▶ PROBLEM STATEMENT
Among the lines below, output only those between the line holding "Chafariz e plantas do Parque de São Roque" and the line holding "I am waiting", inclusive, exactly as written and with no pictures.

┌─ SUPPLIED MATERIAL

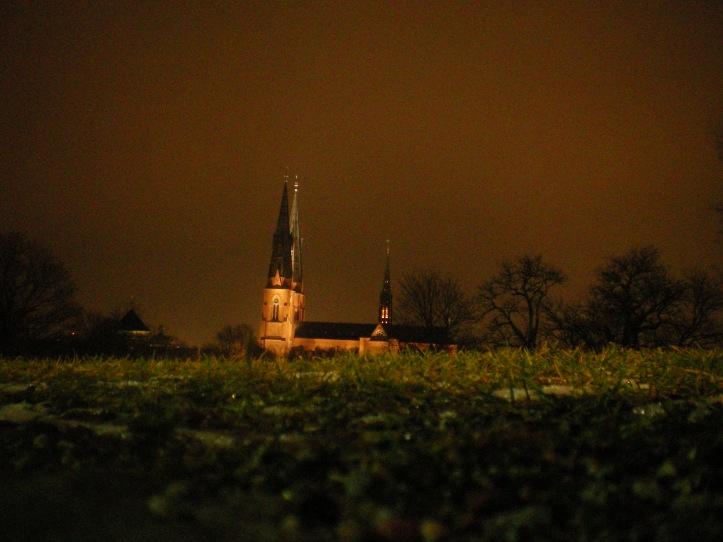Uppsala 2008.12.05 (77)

└─
┌─ SUPPLIED MATERIAL

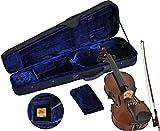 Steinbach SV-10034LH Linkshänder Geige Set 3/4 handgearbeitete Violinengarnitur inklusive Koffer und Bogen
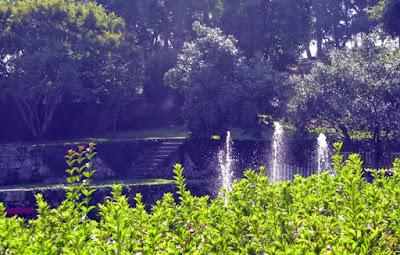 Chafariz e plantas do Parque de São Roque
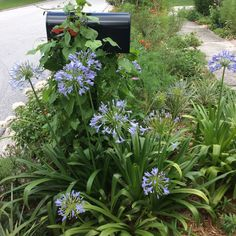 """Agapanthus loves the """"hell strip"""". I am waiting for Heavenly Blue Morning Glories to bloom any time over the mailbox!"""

└─
┌─ SUPPLIED MATERIAL

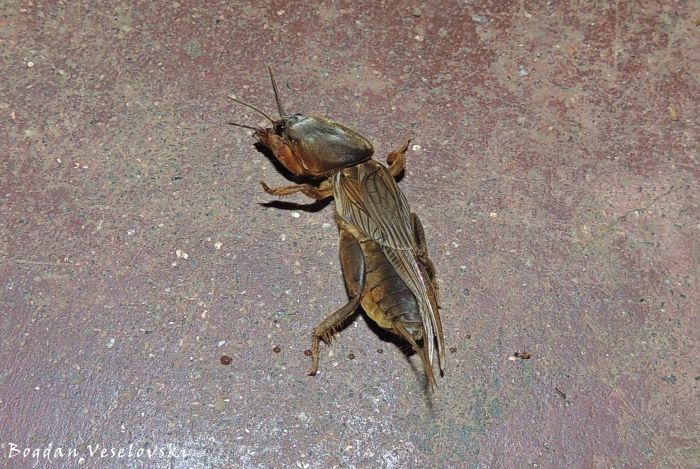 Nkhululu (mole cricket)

└─

▶ OUTPUT OF THE EXERCISE
 Chafariz e plantas do Parque de São Roque
 """Agapanthus loves the """"hell strip"""". I am waiting for Heavenly Blue Morning Glories to bloom any time over the mailbox!"""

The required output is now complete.